Plataforma digital – Todo esse processo de crise fez com que houvesse um aumento da busca por regularização de dívidas. Assim, plataformas como a Acordo Certo, que oferece o serviço de recuperação de crédito digitalmente, teve um impulso em seus negócios. Roberto Góis, diretor de novos negócios da Acordo Certo, diz que a empresa conta com mais de 11 milhões de clientes cadastrados. “Hoje, estima-se que temos mais de 63 milhões de pessoas negativadas. É um problema crônico e desafiamos bastante esse status quo. As grandes empresas, ou seja, os credores, têm por hábito e estratégia manterem escritórios de cobrança bastante dependentes de operadores. E com a pandemia, isso mudou drasticamente”, diz.
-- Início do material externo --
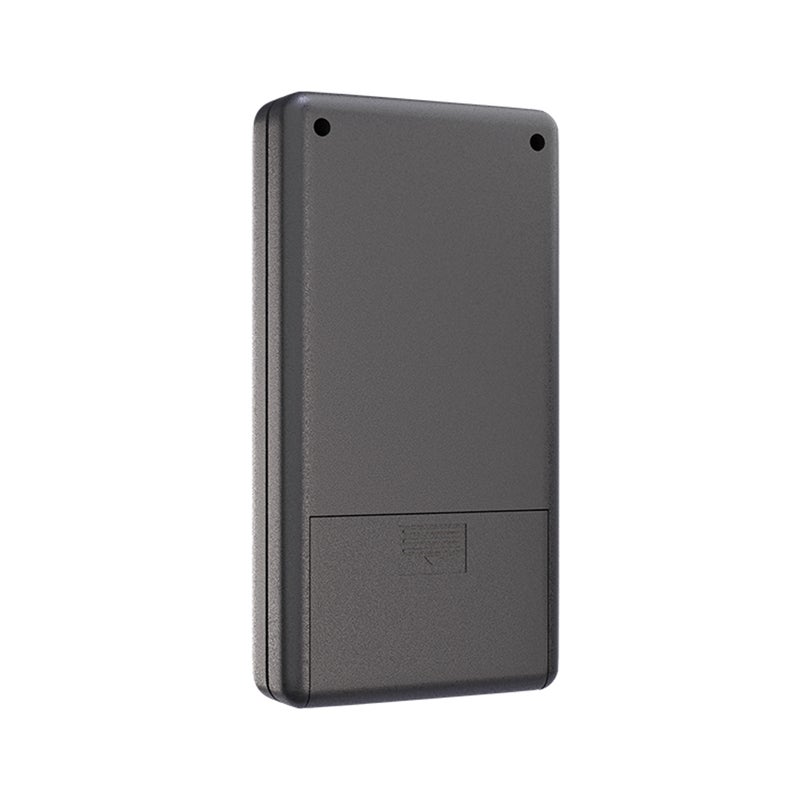 Portable Nuclear Radiation Detector Personals Geiger Counter X-rays γ-rays β-rays Detecting Tool Practical Household Hand-held Radioactive Tester Sound Alarm - Image 3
Segundo Góis, houve um aumento de 400% na operação da Acordo Certo nos dois primeiros meses da pandemia, pois a migração para o digital das grandes empresas se acelerou. Outro fator impulsionador foi o fato de que, para obter auxílio emergencial oferecido pelo governo no período, o cidadão precisou regularizar seu CPF. “No começo vimos essa regularização, mas agora as pessoas não estão mais conseguindo fazer o pagamento de dívidas. Fizemos uma pesquisa com 2 mil pessoas, e 48% deixaram de pagar alguma negociação de dívida previamente feita. Outras contas deixaram de ser pagas por conta da crise e 71% dos entrevistados fizeram acordo na Acordo Certo”. Góis ressalta que o uso de tecnologia diante dessa migração do tradicional para o digital fez com que as grandes companhias olhassem os consumidores de outra maneira.
Considerações finais – Levando à Diretoria Vogal as percepções do Conselho de Administração do IBEF-SP, o Professor Keyler Rocha destaca que a digitalização foi implementada e vai ficar como legado para o futuro das empresas. “Alguns setores sofreram mais que outros, mas a utilização da tecnologia tem sido o caminho mais comum para todos”, avalia.